Herodotus
c. 484–c. 425 BC · Ancient Greek
Custom is the king of all; the variety of human practices makes suspended judgment the wiser posture.
Herodotus assembles his History from the customs, rites, and institutions of peoples scattered from the Greek islands to the Nile to the steppes north of the Black Sea. His method is to travel, to listen, and to record whatever is reported as a local practice, whether in burial, diet, marriage, dress, or worship. The famous passage in Book III on Darius and the Callatiae, in which one people burns its dead while the other eats them, with each horrified at the suggestion of exchange, illustrates the principle he takes from his inquiries. Every people treats its own customs as natural and the customs of others as monstrous. Quoting Pindar with evident approval, he calls custom the king of all. The remark does not settle whether custom is to be praised or blamed. It registers, rather, the force that habitual practice exerts on what men are willing to do or even imagine.
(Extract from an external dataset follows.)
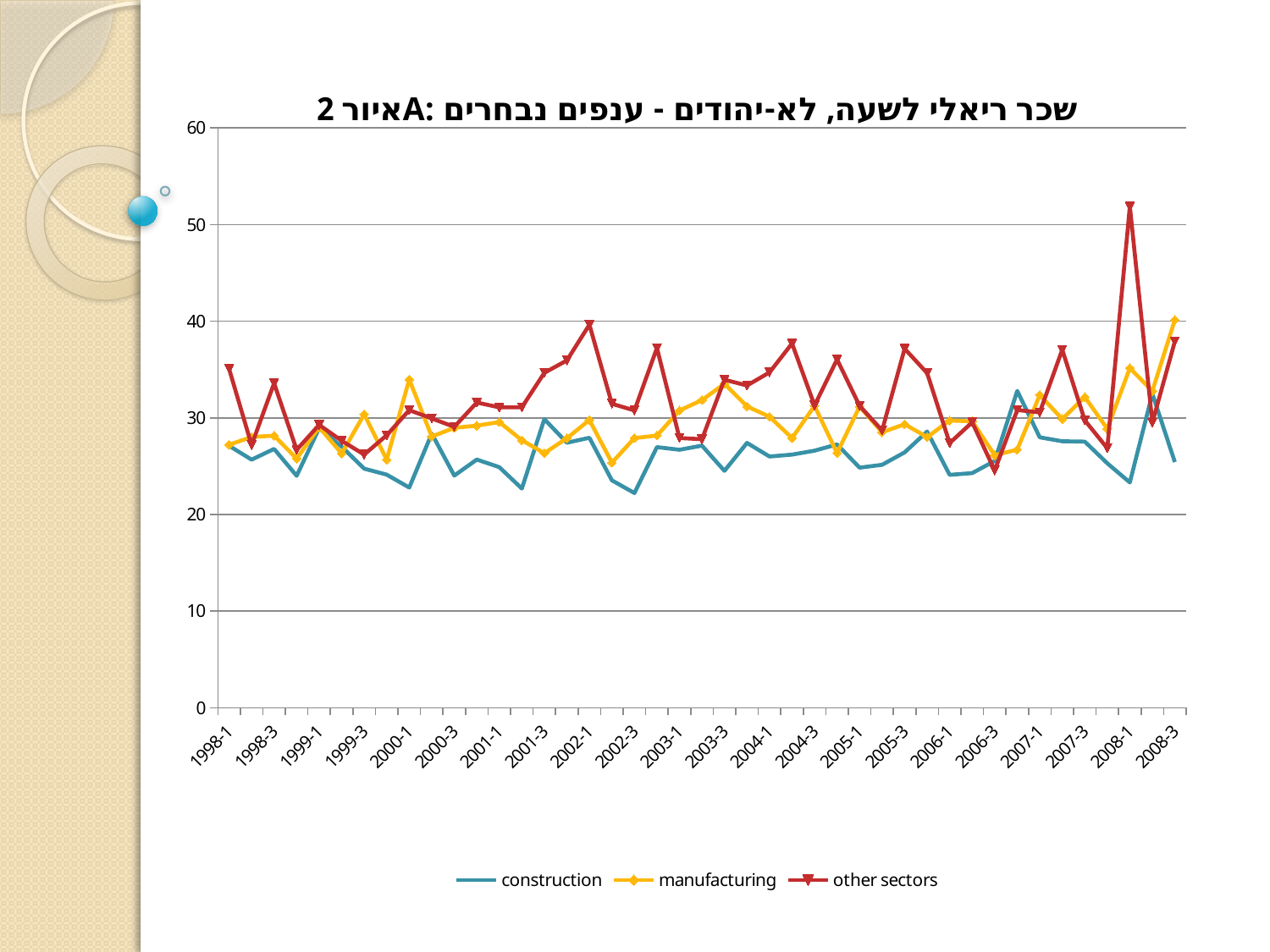
Which series are listed in the legend? construction, manufacturing, other sectors How many period labels are shown on the x axis? 22 Is the value for other sectors at 2008-1 greater or less than 50? greater At 2002-1, which is larger: other sectors or manufacturing? other sectors What kind of chart is shown on the slide? line chart At which period does the other sectors line reach its peak? 2008-1 How many series does the legend list? 3 Is the value for construction at 2008-1 greater or less than 30? less Is the value for other sectors at 1998-1 greater or less than 30? greater Which series reaches the highest value anywhere on the chart? other sectors What colour is the line for other sectors? red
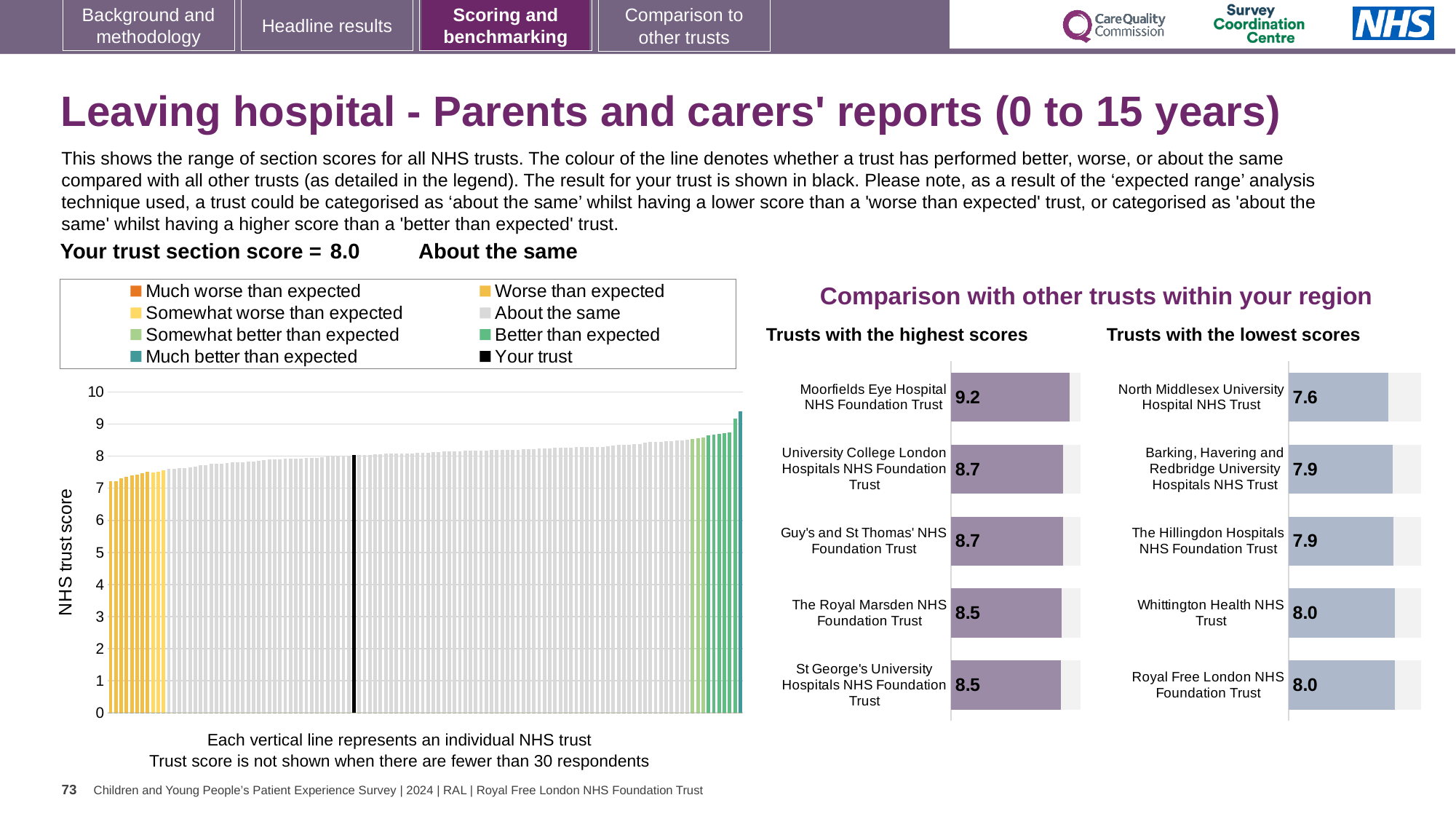
In the main 'NHS trust score' chart, do the trust scores rise or fall from left to right? Rise What kind of chart is the main chart on the left showing the NHS trust score for each trust? Bar chart In the 'Trusts with the highest scores' chart, what is the score for Moorfields Eye Hospital NHS Foundation Trust? 9.2 In the 'Trusts with the highest scores' chart, what is the difference between the scores of Moorfields Eye Hospital NHS Foundation Trust and University College London Hospitals NHS Foundation Trust? 0.5 In the main 'NHS trust score' chart, is the value of the tallest bar greater or less than 9? greater In the 'Trusts with the lowest scores' chart, what is the score for North Middlesex University Hospital NHS Trust? 7.6 In the 'Trusts with the lowest scores' chart, which has the larger score: Whittington Health NHS Trust or North Middlesex University Hospital NHS Trust? Whittington Health NHS Trust In the 'Trusts with the lowest scores' chart, which trust has the lowest score? North Middlesex University Hospital NHS Trust In the 'Trusts with the highest scores' chart, which trust has the highest score? Moorfields Eye Hospital NHS Foundation Trust In the 'Trusts with the lowest scores' chart, what is the difference between the scores of The Hillingdon Hospitals NHS Foundation Trust and North Middlesex University Hospital NHS Trust? 0.3 How many trusts are shown in the 'Trusts with the highest scores' chart? 5 How many entries does the legend of the main 'NHS trust score' chart list? 8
Beneath the cataloguing of diversity there is a quieter thesis about knowledge. Herodotus does not pronounce upon which customs are good and which bad, and he often records contrary accounts of the same event without choosing between them. The variety of human belief and practice is so great, and the sources of testimony so partial, that suspended judgment seems to him the wiser posture. Yet he also insists on preserving marvels and pieties, for if every people thinks its own customs best, the comparative record itself becomes a check on the confidence of any one people in its own way of life. The reader who travels with him through Persia, Egypt, Scythia, and Greece is given something like an education in hesitation, a training in the willingness to entertain without endorsing.
Later thinkers recognize Herodotus as the first systematic observer of custom's variety. The Greek sophists, whom Plato criticizes in the Gorgias and the Theaetetus, press the observation into a general skepticism about natural justice. Montaigne, writing in a very different climate nearly two millennia later, traverses the same ground by reading rather than travel, and reaches conclusions about the limits of reason that belong to the same family of judgments. The great line of ethnographic comparison that runs from Herodotus through Montaigne into the modern anthropologists Freud cites has its headwaters in this first collection of what was done in other places and earlier times.
"If one were to offer men to choose out of all the customs in the world such as seemed to them the best, they would examine the whole number, and end by preferring their own; so convinced are they that their own usages far surpass those of all others."
"Custom is the king of all."
Herodotus does not offer a theory of custom so much as a permanent invitation to ethnographic comparison. The subsequent chapters on OPINION and KNOWLEDGE consider how far such comparison can be pressed without collapsing into the sophistical relativism that Plato and Aristotle would resist.